Why did we start Eastaste?
A quick interview with Renato Horvath, one of the founders of Eastaste.
Can you tell us about your background?
My first major passion was film-making. I started working with production companies in London but then moved back to Hungary to work on foreign films there. Later I got involved with all kinds of cultural events, like the Sneaker Pimps exhibition, which somehow led to managing bands. It took over my life and we established Fourty Management with two friends looking after about a dozen of Hungarian alternative bands. It kind of dried up after a few years, and I moved back to London where I also started organizing live events with great local bands, and kept on working with a couple of my Hungarian ones as well.
What was the main motivation behind starting Easttaste?
In recent years it has become clear that combining music and film is essential if both me and my bands want to make a living, so it seemed natural to use my experience from these two fields. There’s a similar pattern in whatever I do to bridge the East and the West, which is probably rooted in me hating to be behind the Iron Wall as a kid.
Why Eastaste - why are you focusing on Eastern Europe in particular?
As a booking agent for several Hungarian bands, I’ve been to many festivals and club gigs in the region, It was almost a revelation how many bands emerge every year from Eastern Europe that make great music with a universal appeal.
I also managed some Hungarian bands which could prove themselves at big festivals like SXSW or Glastonbury, received great reviews from bloggers all over the world and got released by foreign labels.
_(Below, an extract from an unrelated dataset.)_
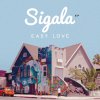Sigala - Album Easy Love - EP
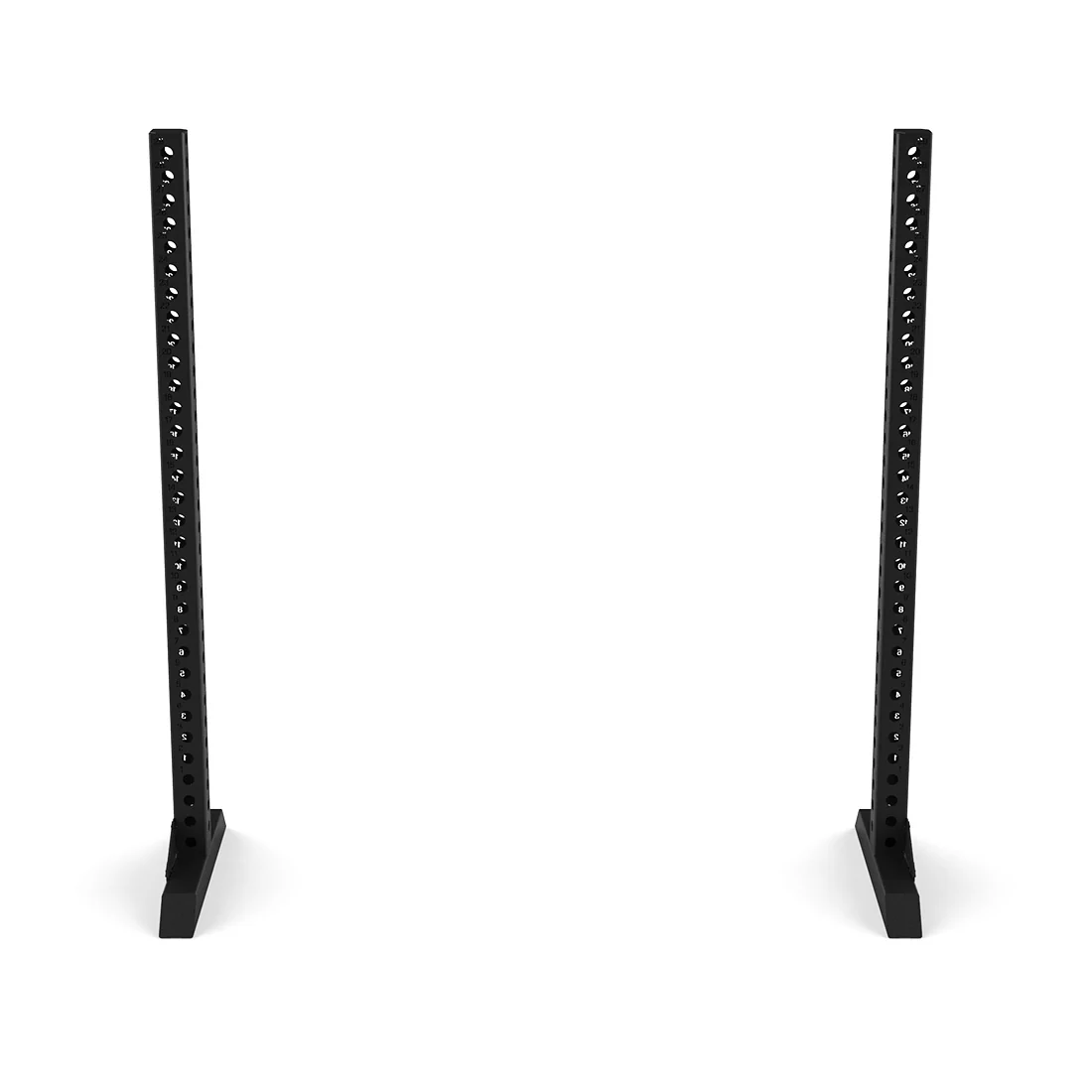 Storage Leg (single) 1.7m - Vanta Series - Image 4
You can also see a growing number of musicians from the region getting all kinds of attention from the rest of the world that has the potential to blow them up, but it rarely happens. As one booking agent from The Agency Group put it, Eastern Europe is simply not on their map, so it’s extremely difficult to break through via the traditional channels.
Of course you have the internet, which could and should really be the catalyst, but it’s almost as if there’s a wall, and even though you’re a big alt or whatever hit in your Eastern European country, it almost never translates to a proper international success (well, except the massive Romanian club music factory…). I think there are many factors behind it, like the lack of physical presence in one of the world’s great music hubs, language barriers to some extent, lack of good online PR and so on.
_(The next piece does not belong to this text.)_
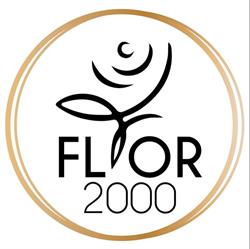 Flor 2000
So you have these great bands, who are totally off the radar for the rest of the world and almost none of them takes advantage of the licensing industry. Oddly, it’s actually a positive thing from the perspective of the music supervisors. They always look for fresh, new, unheard bands no matter where they are from.
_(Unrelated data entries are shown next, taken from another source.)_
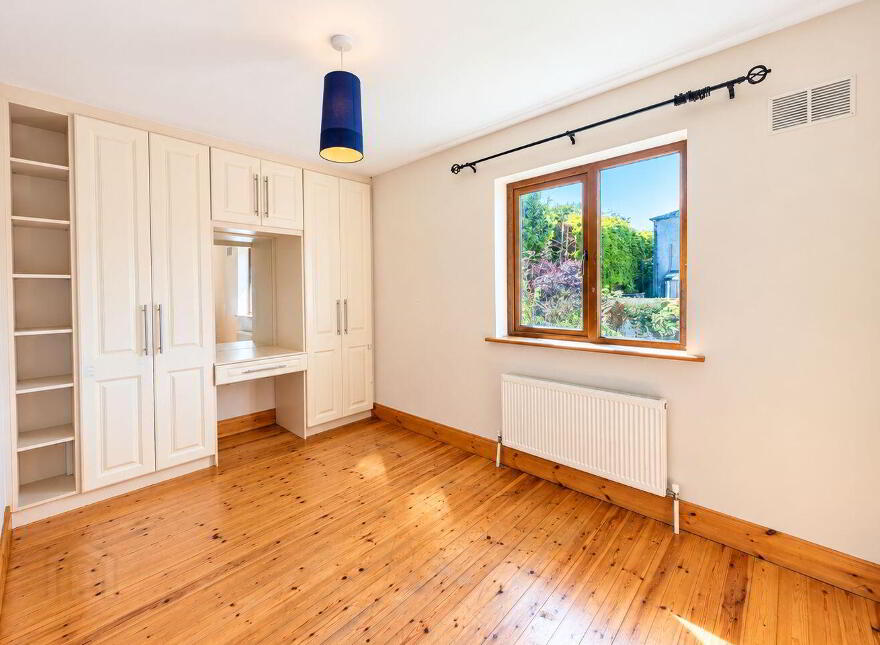 10 Cluain Aoibhinn, Claremorris, F12R2P6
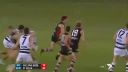 AFL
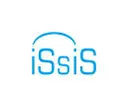 iSsiS - novi logo vF1.PNG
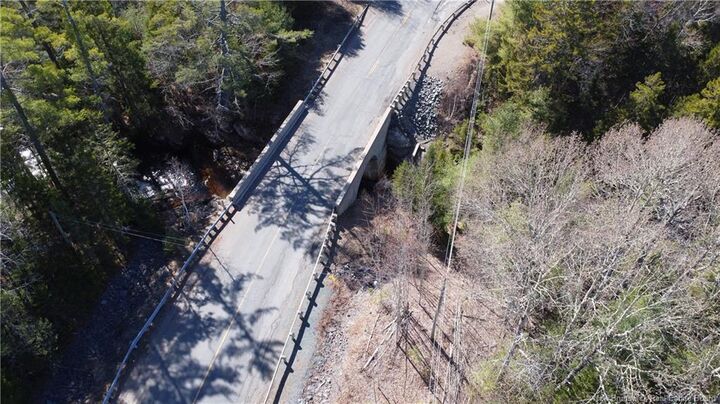 Property Photo:  00 Route 101  NB E5K 4E3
Is music licensing a way how artists can make their living in future?
In the last 5-10 years it has become an essential part of the circle. Most new acts don’t make enough money from the declining income generated from touring, music and merch sales to make a living from it. On the other hand money spent on licensing has been on a steady increase every year, but it can work on other levels too. Everybody knows the famous stories of Jose Gonzales, Dandy Warhols or Feist who made it big due to one single music placement.
Even though the competition is very big now in this field, there are still decent budgets out there. Moog from Hungary just had two of their songs licensed in a big US TV show, which bankrolled their move to Los Angeles. DVA had a song in a Deutsche Telekom ad that also earned them some hard cash. Just think of all the media that’s being produced all over the world that needs music. The demand is huge.
And it’s not just money up front, but many of these licensing deals generate royalties every time a movie is screened or a show gets broadcast, which is an income down the line for several years. Actually this whole royalty question is an area that many musicians from the region have to get their heads around. It’s shocking how much they don’t trust their rights organizations and thus don’t register their songs, which results in zero royalties.
Musicians should wake up to realize there’s a whole other dimension in the music industry that can really help them succeed in their careers.